TTtodo comenzó una mañana poco antes de Navidad. Cuando desperté ya noté que algo raro sucedía en mi boca. Mi lengua recorrió las paredes del paladar, chocando una y otra vez contra ellas e intentando atrapar cualquier resquicio de sabor que me descubriera el motivo por el que mi cabeza amenazaba con estallar a la altura de la frente. Inútil. La boca no me sabía a nada.

Me incorporé de la cama asustado y corrí al espejo del baño para buscar en su reflejo el interior de mi cavidad bucal. Tras cinco minutos intentando apartar labios y dientes descubrí horrorizado que había perdido el gusto. Se había volatilizado. Había muerto durante una resacosa madrugada. ¡Era un tipo sin gusto!

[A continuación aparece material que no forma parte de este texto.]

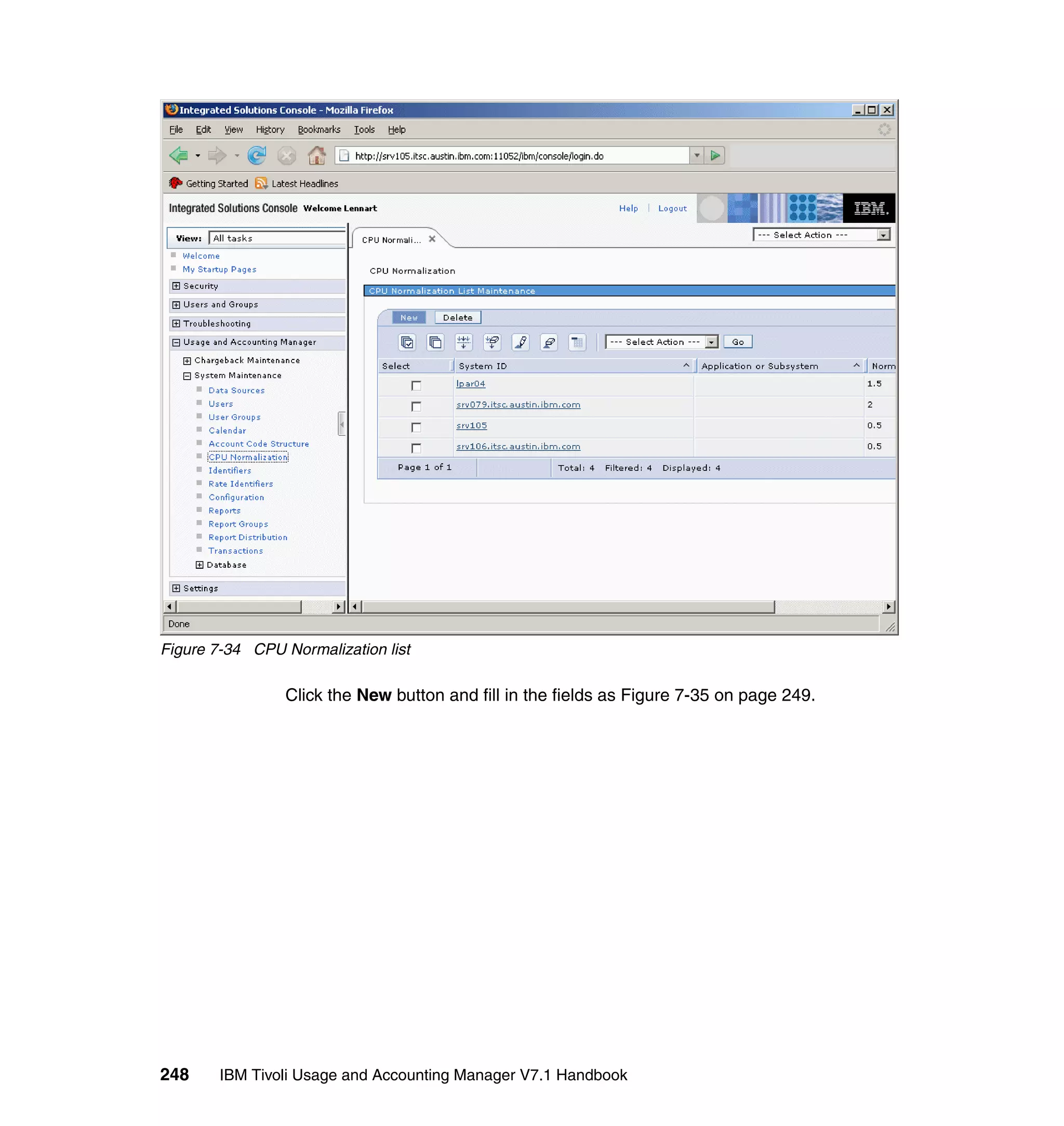 Figure 7-34 CPU Normalization list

Más que asustado estaba jodido. Perder el gusto es lo peor que te puede ocurrir en fechas como la Navidad o la Semana Santa, llenas de dulces, comidas, licores... Se acercaba la cena de Navidad y no podría degustar nada, así que decidí poner remedio a mi mal acudiendo a la Sección Sentidos de unos grandes almacenes. El tacto y la vista no estaban mal de precio, pero el gusto se escapaba de mis posibilidades, y eso que me ofrecieron una tarjeta para pagarlo en cómodas mensualidades. Pero así y todo tuve que dejarlo.

Tampoco me solucionaron nada las tiendas de todo a cien, en las que el gusto se había terminado (sólo quedaba gustirrinín, mal gusto, gustito y gustazo), ni el top manta , en el que los gustos eran unas malas copias. Lo peor es que he llegado tarde a las rebajas (¿quién iba a imaginar que comenzarían un domingo?) y ya no queda nada. Así que he puesto un anuncio en la prensa por ver si puedo conseguir un gusto de segunda mano antes de que llegue la Semana Santa.